September 25, 2020 - Podcast

Episode 37—A changing work environment

As COVID-19 began its spread, parents from academia took on a variety of new or expanded roles: daycare provider, tutor, and more. At work, they managed new responsibilities while current duties grew at a rapid pace. But currently, there is no room for any of this work on the traditional curriculum vitae. IUPUI’s Rachel Wheeler, and her colleagues, are developing an app to help address the issue. Called COVID CV, the app will highlight disruptions caused by COVID-19, particularly as they relate to childcare for young children. Projected to launch in early 2021, the app will generate a COVID CV for the user using simple graphical elements to illustrate the pandemic’s impact. Wheeler says working women are being hit by the pandemic, as they are the ones more likely to be overseeing home learning of children, and in academia, women and faculty of color often bear a larger burden of academic service. If measures aren’t taken by universities to address these disparities, then academia will be riven with greater inequities along racial and gender lines in the years to come, she says. While COVID CV is not intended to replace the traditional CV, Wheeler envisions it being used for its therapeutic value, professional development purposes, and a window onto the realities of academic life at a particular cultural moment. Wheeler says she wants the app to help make the invisible visible and to represent the fuller context of faculty lives, both in terms of their work done on campus – what is recognized and acknowledged – and how their home affects the ebb and flow of their work life. As employees take on new roles during the pandemic, their supervisors are also finding new ways to communicate with them.

Even in normal times, providing feedback is one of a manager’s most dreaded tasks. But Charlotte Westerhaus-Renfrow, a clinical assistant professor of business law and management at the IU Kelley School of Business at IUPUI, says giving constructive feedback that focuses on employees’ goals and helps them do better work, is imperative, especially during this pandemic. Everyone deserves some grace during this year unlike any other, Westerhaus-Renfrow says. Employees are likely under more stress, with added responsibilities, like teaching school-age children or taking care of other children at home—or just living life during a pandemic, she says.

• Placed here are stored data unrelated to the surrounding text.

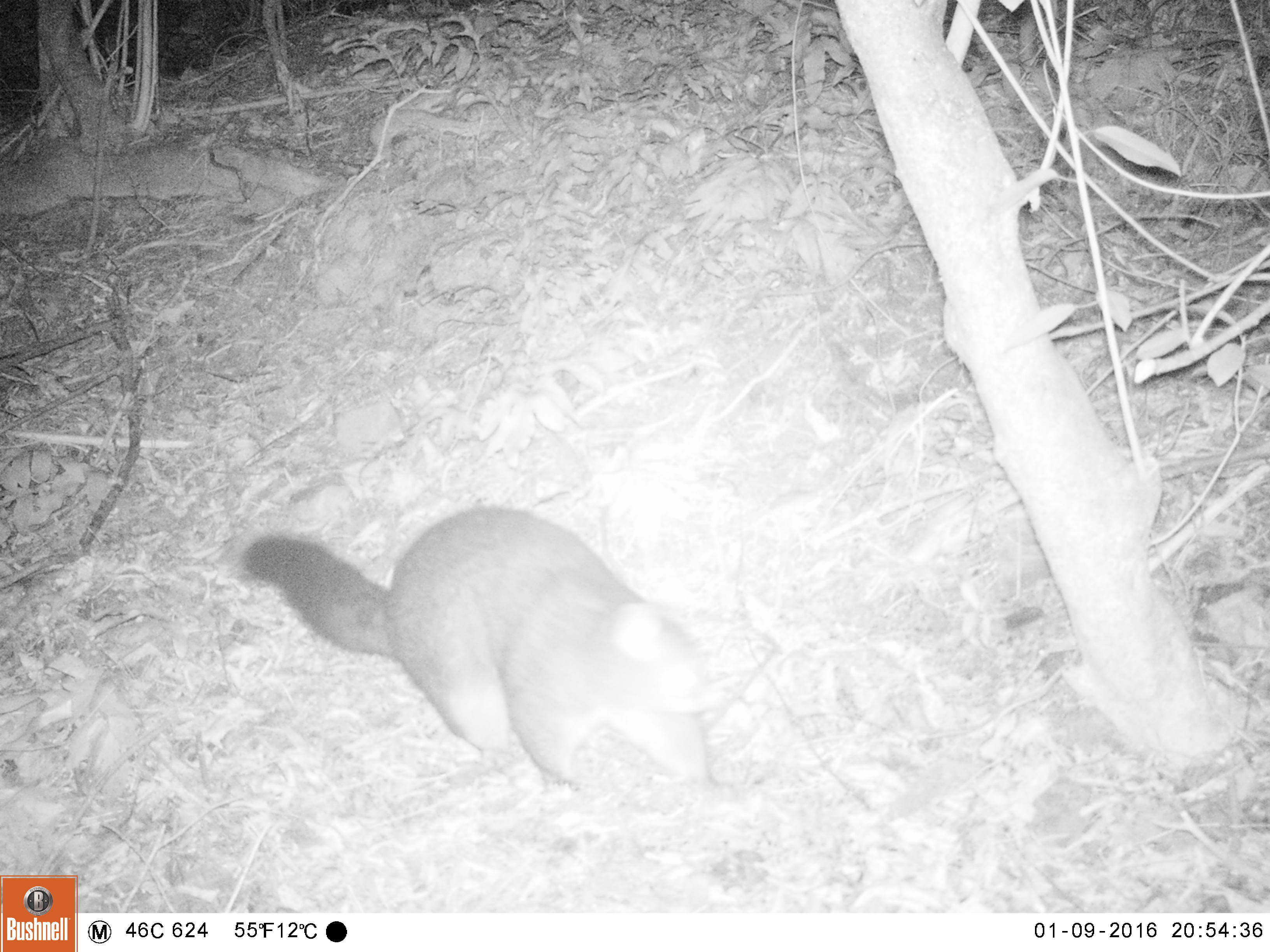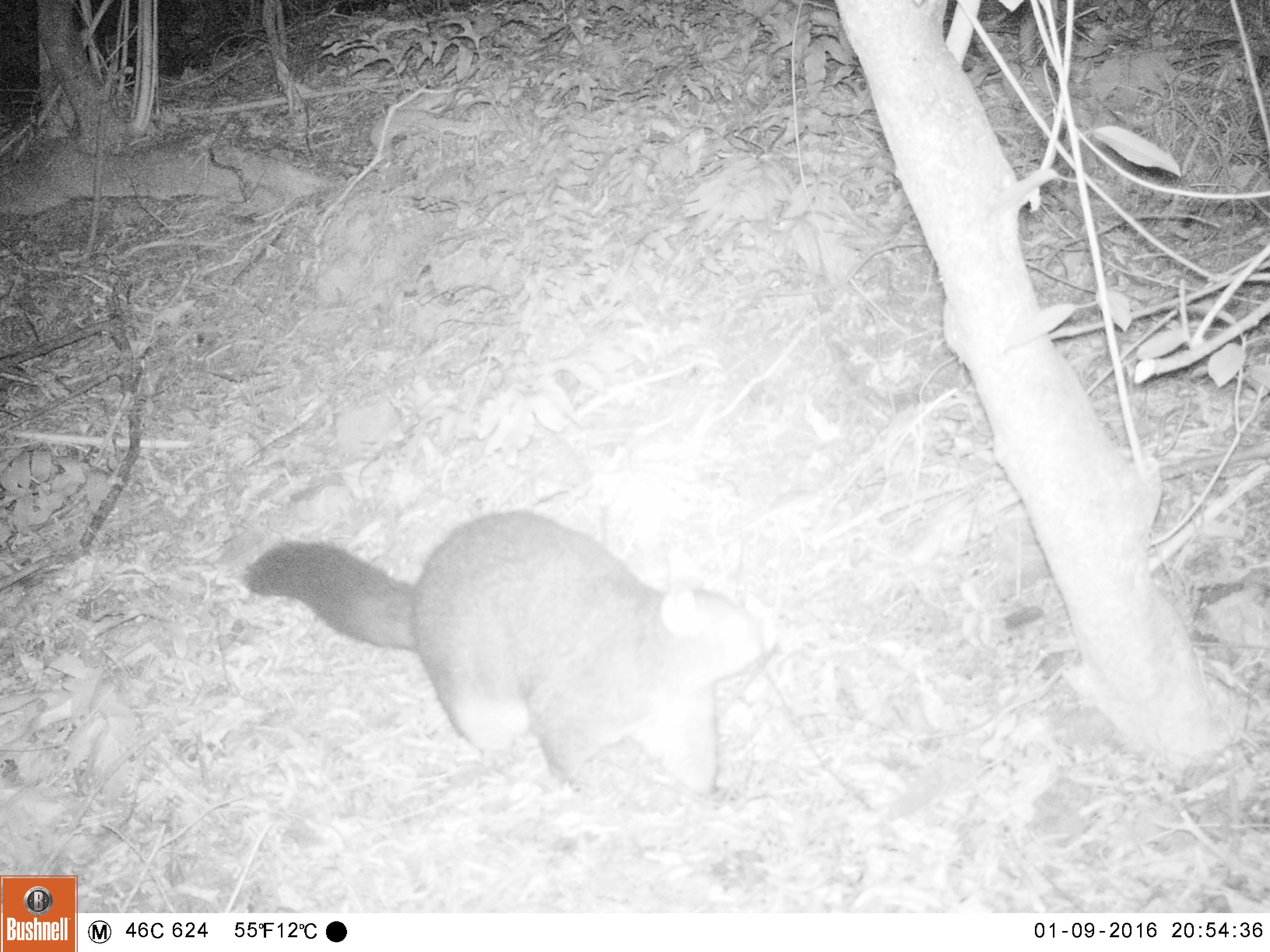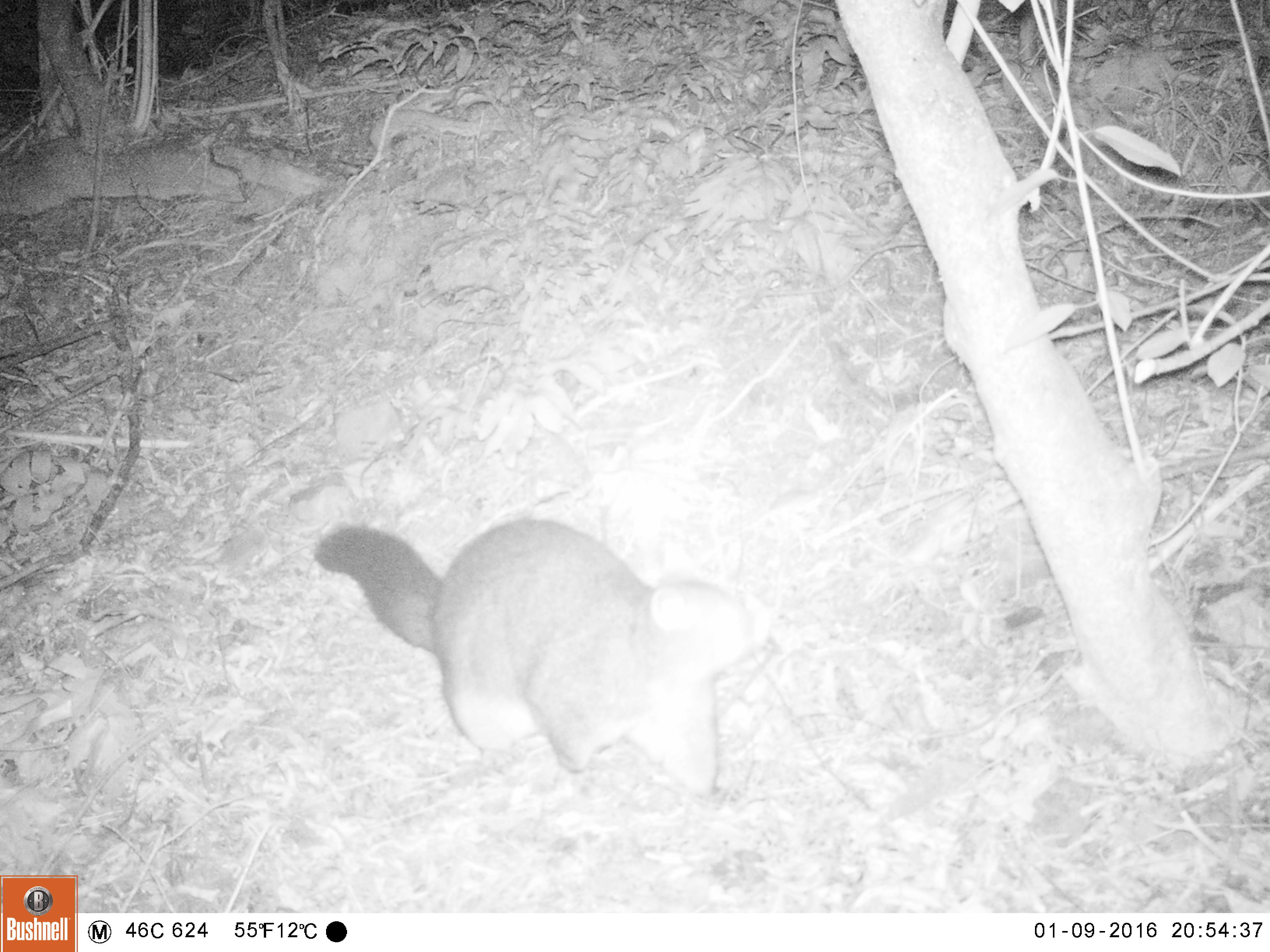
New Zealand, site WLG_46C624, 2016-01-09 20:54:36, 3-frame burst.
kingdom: Animalia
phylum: Chordata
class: Mammalia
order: Diprotodontia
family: Phalangeridae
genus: Trichosurus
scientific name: Trichosurus vulpecula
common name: common brushtail possum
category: possum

Even as we settle into a new routine, regular feedback becomes perhaps even more important now, she says. More workplaces are keeping employees remote longer than originally expected, and this move to a remote workplace creates its own set of challenges. Westerhaus-Renfrow says since many employees aren’t working together in person, managers should try to give feedback on a regular basis to keep employees up to date. Managers should schedule regular check-ins and find out what each employee has planned each day or week, so they can let them know what is expected. And if you’re relaying news your employee isn’t going to want to hear, like performance warnings or furloughs, Westerhaus-Renfrow says don’t let the fact that you’re not in person create a disconnect from empathy. Give feedback over a video screen rather than phone or email and no matter what, try to have a personal conversation, however you can. This allows you to directly relay news to the other person, lets them respond to you and have a dialogue. And Westerhaus-Renfrow says empathy is imperative in these types of situations—especially if you want to keep up morale with remaining employees or those you would like to call back after a furlough. Moreover, she says rather than seeing feedback situations as something you need to just get through, see the conversation as an opportunity to create a virtual feeling of connection. It is critical for managers to pay close attention to an employee’s nonverbal cues, such as facial expression, tone of voice, eye contact and posture. Westerhaus-Renfrow says knowing the right way to give feedback (especially to a remote workforce) creates a less stressful and more enjoyable work environment—and a more stable and productive work environment for everyone.